"I won't regret

Because you can grow
flowers


From
where
dirt used to be"


--Kate Nash


Monday, December 27, 2010

On-line dating

I am one of the more recent members of Match.com

I never thought I'd be one to join an on-line dating site. It's the real deal though, it's also a bit expensive, so you know people are serious.

But really, I like the idea of one day just magically running into someone and that someone turns out to really BE someone. But in the real world, it's not so magical. I run into crushes at the laund-ro-mat when I'm wearing my yoga pants without underwear because none are clean. I run into a cute guy at the grocery store when I've been working on a project for 48 hours and haven't brushed my teeth in just as long.....And the list goes on...Believe you me, I'm a girl who tries to keep up appearances, but does anyone ever see me when I've just come from the salon and had a great blow-out? NO! And it ALWAYS rains when I fix my hair, so much so I might as well become a meteorologist because I can predict a storm better than any radar!

With this experience, I decided that some things shouldn't be left to chance.

So far...meh.

════════════════

(WHAT TO PRODUCE):
Copy out the entire online dating post word for word, from the opening quotation to the final line. The records have nothing to do with this.

════════════════

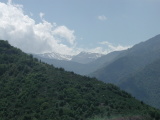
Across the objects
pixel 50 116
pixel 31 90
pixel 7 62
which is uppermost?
pixel 7 62

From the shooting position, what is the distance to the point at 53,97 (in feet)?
250

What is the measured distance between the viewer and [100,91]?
287ft

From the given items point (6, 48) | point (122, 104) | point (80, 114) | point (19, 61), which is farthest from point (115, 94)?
point (6, 48)

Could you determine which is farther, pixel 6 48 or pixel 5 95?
pixel 6 48

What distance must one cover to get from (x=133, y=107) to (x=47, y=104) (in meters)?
24.5

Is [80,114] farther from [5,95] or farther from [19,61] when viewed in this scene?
[19,61]

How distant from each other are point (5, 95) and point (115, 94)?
34184 mm

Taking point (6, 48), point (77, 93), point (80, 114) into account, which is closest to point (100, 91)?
point (77, 93)

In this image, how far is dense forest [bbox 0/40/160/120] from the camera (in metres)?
67.3

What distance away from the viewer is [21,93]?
78.1m

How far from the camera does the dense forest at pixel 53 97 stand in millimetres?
67312

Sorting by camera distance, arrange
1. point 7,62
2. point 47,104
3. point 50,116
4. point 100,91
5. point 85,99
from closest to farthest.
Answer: point 50,116
point 47,104
point 85,99
point 100,91
point 7,62

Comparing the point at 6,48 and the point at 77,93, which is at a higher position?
the point at 6,48

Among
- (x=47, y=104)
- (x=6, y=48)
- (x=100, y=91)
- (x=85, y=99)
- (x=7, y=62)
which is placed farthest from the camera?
(x=6, y=48)
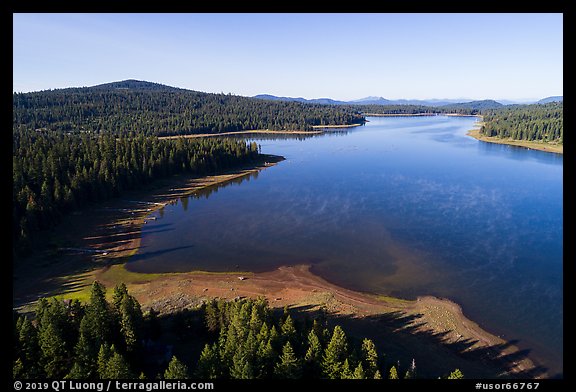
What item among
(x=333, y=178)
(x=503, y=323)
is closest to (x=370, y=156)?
(x=333, y=178)

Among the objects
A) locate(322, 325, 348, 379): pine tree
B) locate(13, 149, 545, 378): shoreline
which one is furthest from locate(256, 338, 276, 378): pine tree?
locate(13, 149, 545, 378): shoreline

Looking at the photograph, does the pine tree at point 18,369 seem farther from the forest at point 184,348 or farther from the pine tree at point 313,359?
the pine tree at point 313,359

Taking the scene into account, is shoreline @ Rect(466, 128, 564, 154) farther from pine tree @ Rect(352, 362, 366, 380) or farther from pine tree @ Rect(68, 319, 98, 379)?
pine tree @ Rect(68, 319, 98, 379)

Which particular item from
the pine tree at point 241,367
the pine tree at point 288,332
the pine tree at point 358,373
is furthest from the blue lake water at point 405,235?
the pine tree at point 241,367

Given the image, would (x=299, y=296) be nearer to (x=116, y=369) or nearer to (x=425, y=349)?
(x=425, y=349)

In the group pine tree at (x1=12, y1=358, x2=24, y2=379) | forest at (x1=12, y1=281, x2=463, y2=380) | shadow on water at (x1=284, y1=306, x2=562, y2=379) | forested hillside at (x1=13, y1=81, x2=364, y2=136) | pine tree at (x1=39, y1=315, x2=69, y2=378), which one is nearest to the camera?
pine tree at (x1=12, y1=358, x2=24, y2=379)

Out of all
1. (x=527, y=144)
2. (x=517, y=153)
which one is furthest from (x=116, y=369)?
(x=527, y=144)
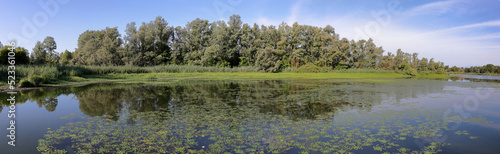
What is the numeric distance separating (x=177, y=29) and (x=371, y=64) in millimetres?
49430

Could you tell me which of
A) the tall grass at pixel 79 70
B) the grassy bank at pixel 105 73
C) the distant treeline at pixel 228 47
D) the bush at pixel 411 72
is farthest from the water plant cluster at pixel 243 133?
the bush at pixel 411 72

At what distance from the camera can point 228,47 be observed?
185 feet

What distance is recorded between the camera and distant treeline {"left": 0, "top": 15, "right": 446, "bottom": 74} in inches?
2090

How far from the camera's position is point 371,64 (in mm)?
64188

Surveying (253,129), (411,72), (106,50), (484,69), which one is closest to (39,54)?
(106,50)

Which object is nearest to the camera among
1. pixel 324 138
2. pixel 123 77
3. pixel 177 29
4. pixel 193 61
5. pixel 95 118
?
pixel 324 138

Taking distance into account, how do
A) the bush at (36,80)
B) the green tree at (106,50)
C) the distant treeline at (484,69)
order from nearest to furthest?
the bush at (36,80), the green tree at (106,50), the distant treeline at (484,69)

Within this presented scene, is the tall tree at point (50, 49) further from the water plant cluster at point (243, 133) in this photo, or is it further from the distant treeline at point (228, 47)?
the water plant cluster at point (243, 133)

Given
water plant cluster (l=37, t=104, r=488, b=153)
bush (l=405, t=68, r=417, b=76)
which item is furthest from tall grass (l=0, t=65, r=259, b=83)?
bush (l=405, t=68, r=417, b=76)

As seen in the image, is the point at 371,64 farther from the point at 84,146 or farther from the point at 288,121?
the point at 84,146

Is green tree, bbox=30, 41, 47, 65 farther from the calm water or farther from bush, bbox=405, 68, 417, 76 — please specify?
bush, bbox=405, 68, 417, 76

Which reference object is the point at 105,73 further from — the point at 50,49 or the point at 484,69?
the point at 484,69

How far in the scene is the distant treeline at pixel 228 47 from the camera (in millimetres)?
53094

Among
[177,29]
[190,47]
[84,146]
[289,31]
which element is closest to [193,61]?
[190,47]
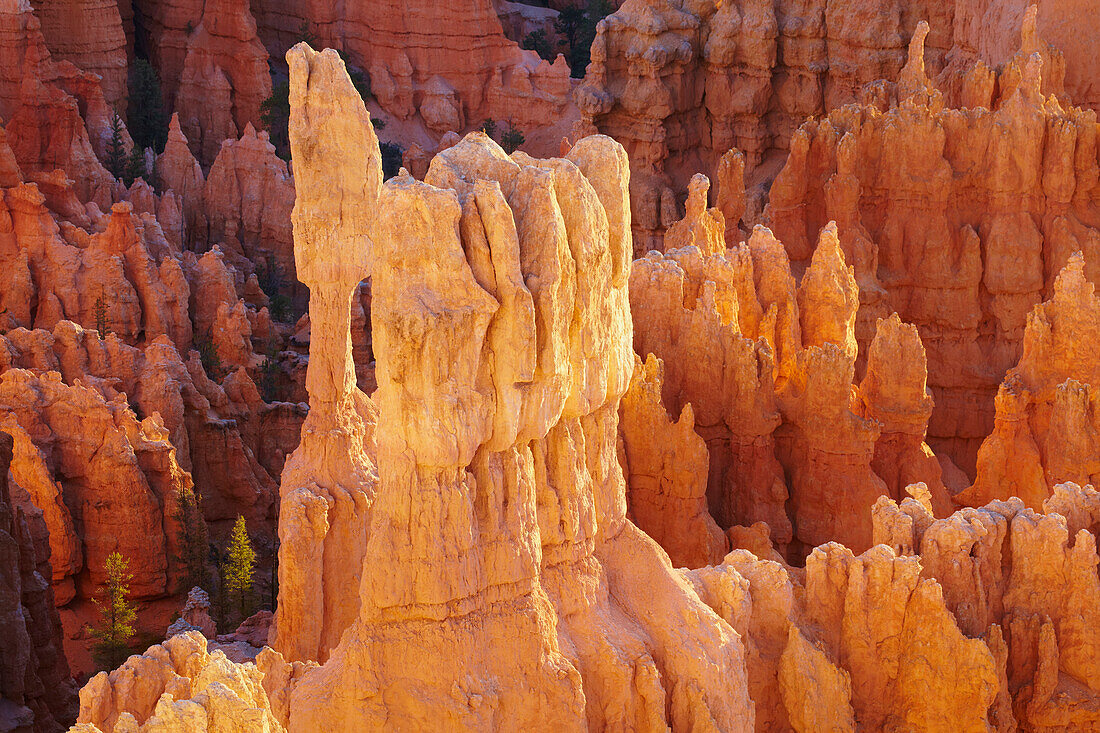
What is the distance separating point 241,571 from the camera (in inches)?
711

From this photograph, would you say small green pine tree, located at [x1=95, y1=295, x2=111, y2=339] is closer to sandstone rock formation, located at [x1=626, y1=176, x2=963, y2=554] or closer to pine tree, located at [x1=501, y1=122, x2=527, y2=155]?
sandstone rock formation, located at [x1=626, y1=176, x2=963, y2=554]

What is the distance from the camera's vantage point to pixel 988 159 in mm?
20938

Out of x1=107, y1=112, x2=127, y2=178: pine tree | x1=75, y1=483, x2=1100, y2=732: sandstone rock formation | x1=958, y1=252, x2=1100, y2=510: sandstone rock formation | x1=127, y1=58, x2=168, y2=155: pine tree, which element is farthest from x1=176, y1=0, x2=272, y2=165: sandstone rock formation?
x1=75, y1=483, x2=1100, y2=732: sandstone rock formation

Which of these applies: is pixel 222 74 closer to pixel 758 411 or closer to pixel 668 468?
pixel 758 411

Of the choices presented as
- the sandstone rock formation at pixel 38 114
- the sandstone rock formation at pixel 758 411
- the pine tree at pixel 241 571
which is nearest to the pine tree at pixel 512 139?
the sandstone rock formation at pixel 38 114

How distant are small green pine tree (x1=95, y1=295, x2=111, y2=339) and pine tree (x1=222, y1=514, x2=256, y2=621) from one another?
24.8 feet

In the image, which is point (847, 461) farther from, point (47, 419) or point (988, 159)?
point (47, 419)

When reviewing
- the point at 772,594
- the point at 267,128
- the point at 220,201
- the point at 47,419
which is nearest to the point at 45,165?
the point at 220,201

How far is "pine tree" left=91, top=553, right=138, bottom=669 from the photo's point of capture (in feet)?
56.4

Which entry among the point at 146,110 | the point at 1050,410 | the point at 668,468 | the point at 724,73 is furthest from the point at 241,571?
the point at 146,110

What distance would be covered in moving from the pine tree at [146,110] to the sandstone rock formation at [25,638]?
2297 centimetres

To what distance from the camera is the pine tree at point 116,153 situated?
109ft

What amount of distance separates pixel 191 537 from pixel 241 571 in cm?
192

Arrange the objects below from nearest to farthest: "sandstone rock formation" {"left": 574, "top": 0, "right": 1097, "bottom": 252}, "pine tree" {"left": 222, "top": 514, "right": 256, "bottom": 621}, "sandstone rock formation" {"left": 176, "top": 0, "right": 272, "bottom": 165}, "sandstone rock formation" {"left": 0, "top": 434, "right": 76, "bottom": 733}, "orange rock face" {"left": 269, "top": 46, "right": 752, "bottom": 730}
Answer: "orange rock face" {"left": 269, "top": 46, "right": 752, "bottom": 730} → "sandstone rock formation" {"left": 0, "top": 434, "right": 76, "bottom": 733} → "pine tree" {"left": 222, "top": 514, "right": 256, "bottom": 621} → "sandstone rock formation" {"left": 574, "top": 0, "right": 1097, "bottom": 252} → "sandstone rock formation" {"left": 176, "top": 0, "right": 272, "bottom": 165}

════════════════

(ANSWER FOR THE TASK):
"I won't regret

Because you can grow
flowers


From
where
dirt used to be"


--Kate Nash


Monday, December 27, 2010

On-line dating

I am one of the more recent members of Match.com

I never thought I'd be one to join an on-line dating site. It's the real deal though, it's also a bit expensive, so you know people are serious.

But really, I like the idea of one day just magically running into someone and that someone turns out to really BE someone. But in the real world, it's not so magical. I run into crushes at the laund-ro-mat when I'm wearing my yoga pants without underwear because none are clean. I run into a cute guy at the grocery store when I've been working on a project for 48 hours and haven't brushed my teeth in just as long.....And the list goes on...Believe you me, I'm a girl who tries to keep up appearances, but does anyone ever see me when I've just come from the salon and had a great blow-out? NO! And it ALWAYS rains when I fix my hair, so much so I might as well become a meteorologist because I can predict a storm better than any radar!

With this experience, I decided that some things shouldn't be left to chance.

So far...meh.